* _Brief 1_
According to the article on Tanzania's sugar imports, how much sugar does Tanzania consume each year?
* _Brief 2_
Report how many lines in the rows contain the string "west". Give only the number.

* _Source excerpt_
···

Tanzania restricts sugar imports
A farmer clears the sugarcane field. Photo credit :EA Business Week

Tanzania is expected to release a policy on sugar importation this July that will be aimed at protecting sugar companies in the country as well as ensuring that local sugar companies have access to domestic market.

Speaking recently in Dar es Salaam, the Agro Eco-energy Executive Chairman Mr. Per Carstedt said that Tanzania has seen the need for having the policy that will give way to procuring sugar using the bulk procurement system.

Mr. Carstedt said for years, Tanzania has lacked an instrument to regulate illegal sugar importation in order to give advantage to the locally produced sugar which lacks the market and therefore causing the government to lose million of shillings in tax.

“We need to have one entity which is controlling sugar imports, this will involve all sugar associations in the region, including all producers, sugar boards as well as farmers for the benefit of the region industry and economic development at large.” 

According to Sugar Board of Tanzania Director General Mr. Henry Semwanza, the introduction of bulk procurement in sugar importation is expected to spur sugar companies’ development and also encourage investment.

Local sugar industries have often raised their complaints to the government for failing to protect the local sugar cane interest and ensure that the country benefits through both job creation and tax revenues.

According to Mr. Agro Eco-energy the sugar industry in the East Africa region was very diverse and needed to have a voice that would ensure the issues of sugar importation in the region is addressed.

He said there was a wide home market for the sugar industries in the region that is yet to be exhausted and that the 2.5 million tonnes imports of sugar into the EA region meant exporting jobs overseas.

“We are giving jobs to farmers in India, Brazil and other countries which are growing sugarcane due to cheap sugar imports flocking in our domestic countries, Mr. Carstedt said, adding that we need to create jobs in our respective countries by ensuring that sugar imports are regulated.

According to TSB, Tanzania consumes some 590,000 tonnes of sugar annually while the local industry production stands only at 291,000 tonnes a year.

···

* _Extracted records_
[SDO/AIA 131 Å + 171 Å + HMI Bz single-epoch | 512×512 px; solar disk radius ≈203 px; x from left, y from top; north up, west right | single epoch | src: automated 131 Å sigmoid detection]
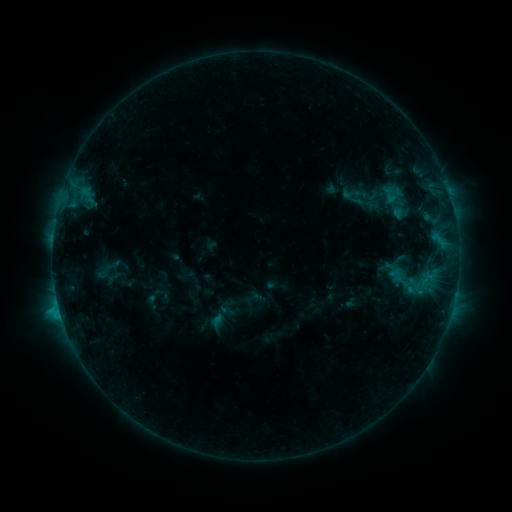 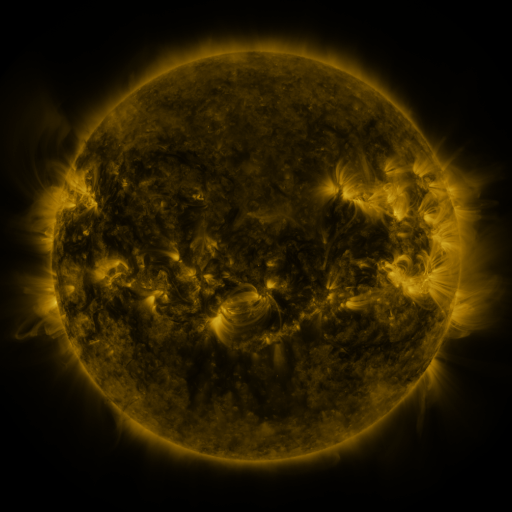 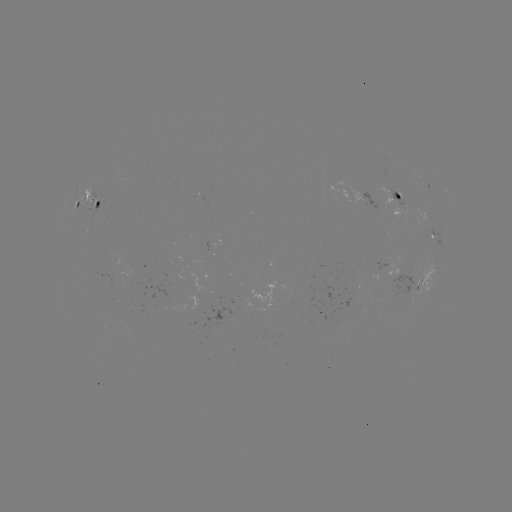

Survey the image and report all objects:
sigmoid: (351, 194)
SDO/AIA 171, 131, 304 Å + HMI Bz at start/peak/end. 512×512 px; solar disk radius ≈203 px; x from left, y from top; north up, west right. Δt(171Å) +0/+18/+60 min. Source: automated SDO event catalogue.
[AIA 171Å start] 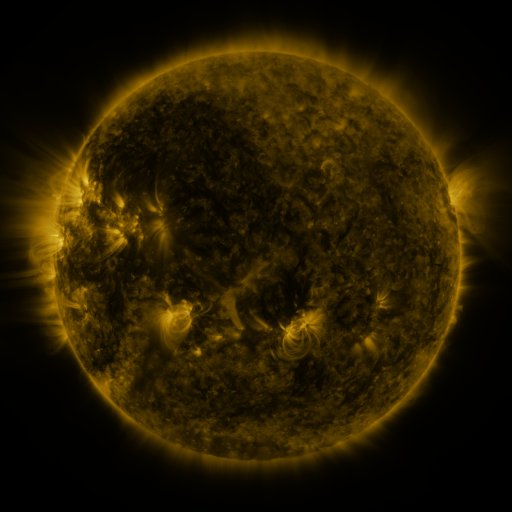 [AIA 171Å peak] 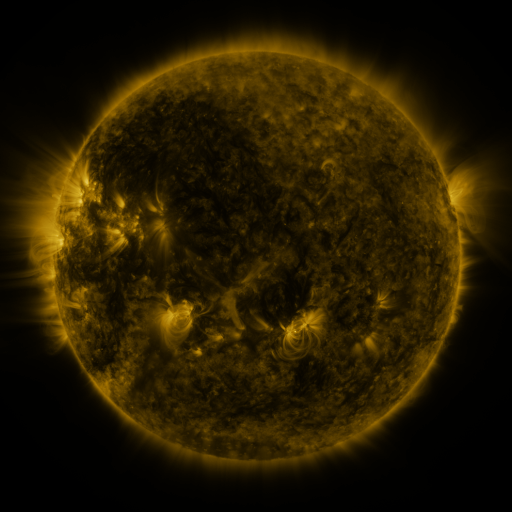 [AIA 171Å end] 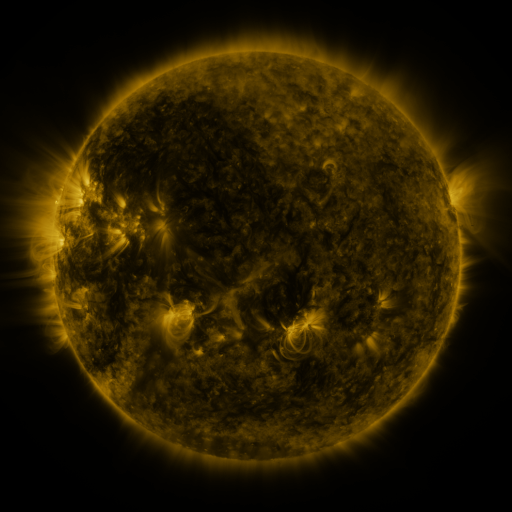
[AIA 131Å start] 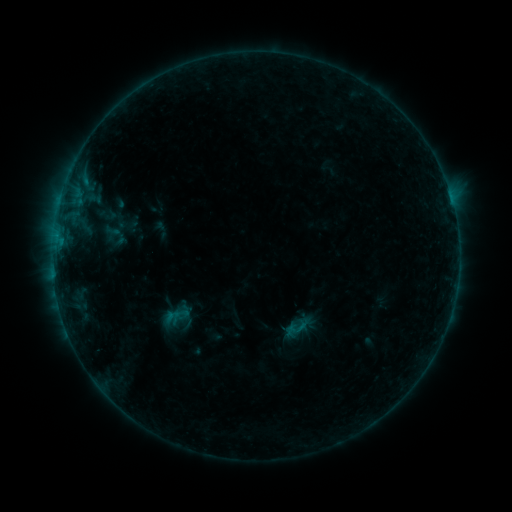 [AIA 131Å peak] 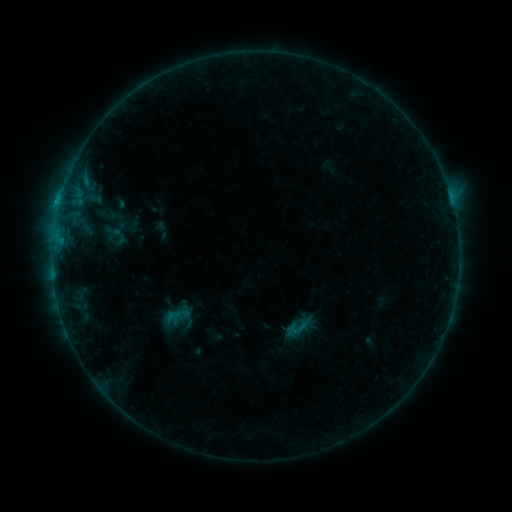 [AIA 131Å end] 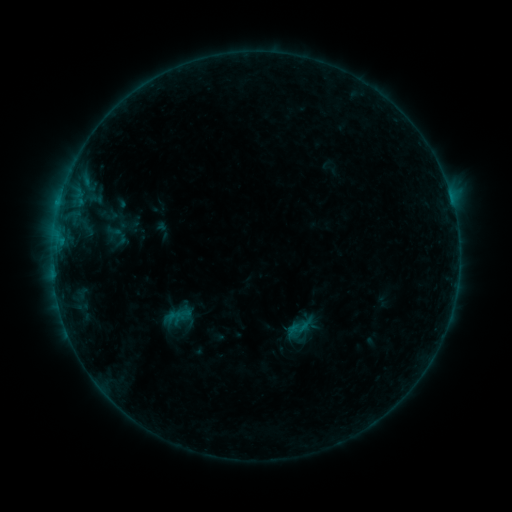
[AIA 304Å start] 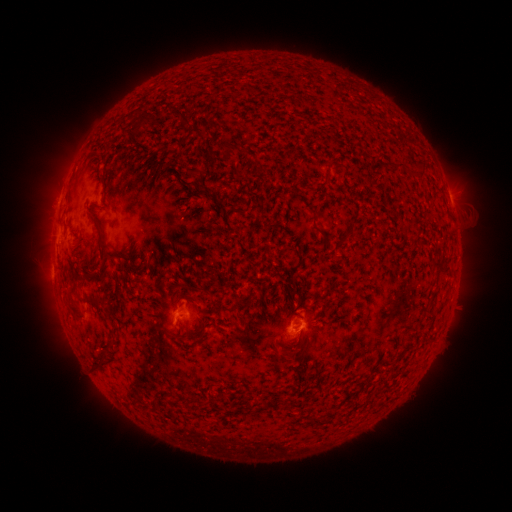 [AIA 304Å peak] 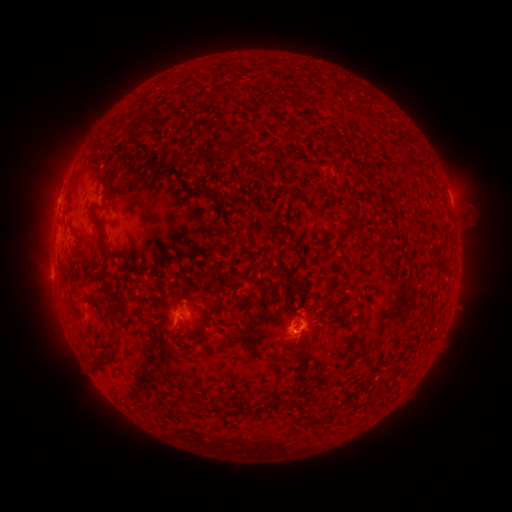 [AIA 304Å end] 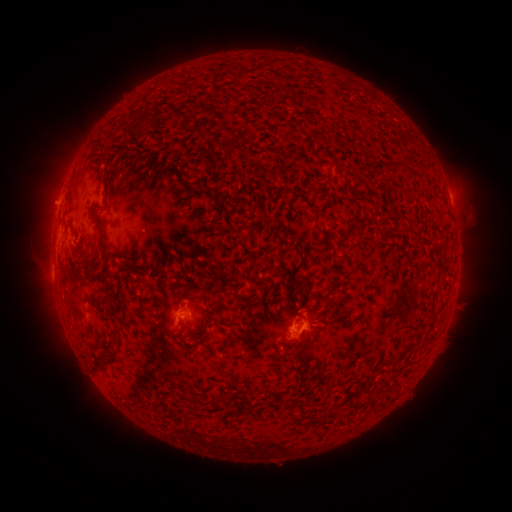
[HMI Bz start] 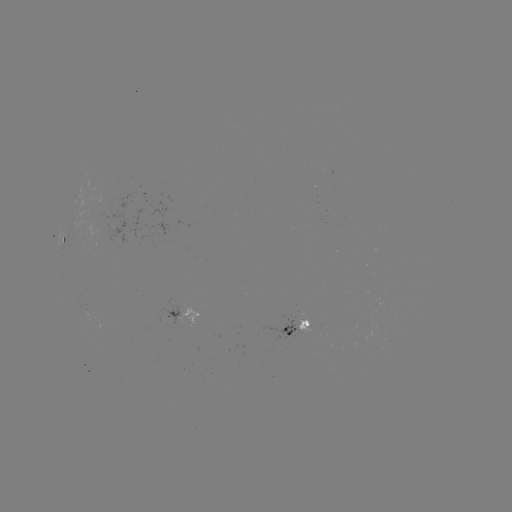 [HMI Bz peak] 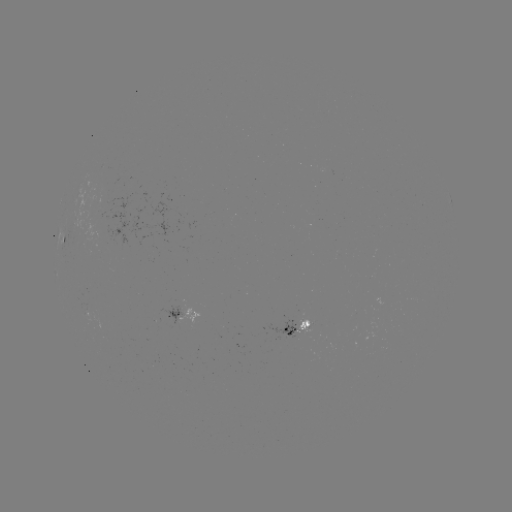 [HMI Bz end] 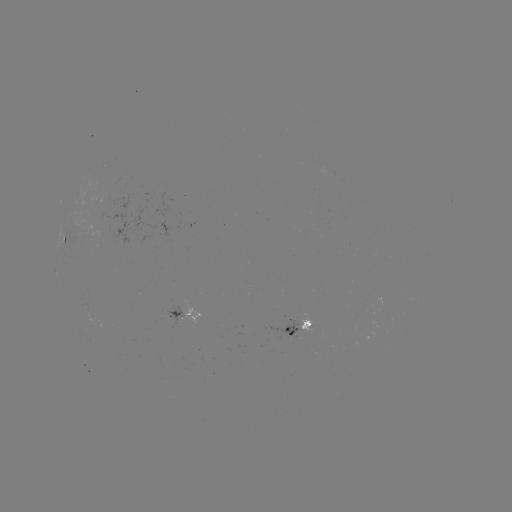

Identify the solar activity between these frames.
B5.5 flare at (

···

* _Task solution 1_
Some 590,000 tonnes.

* _Task solution 2_
2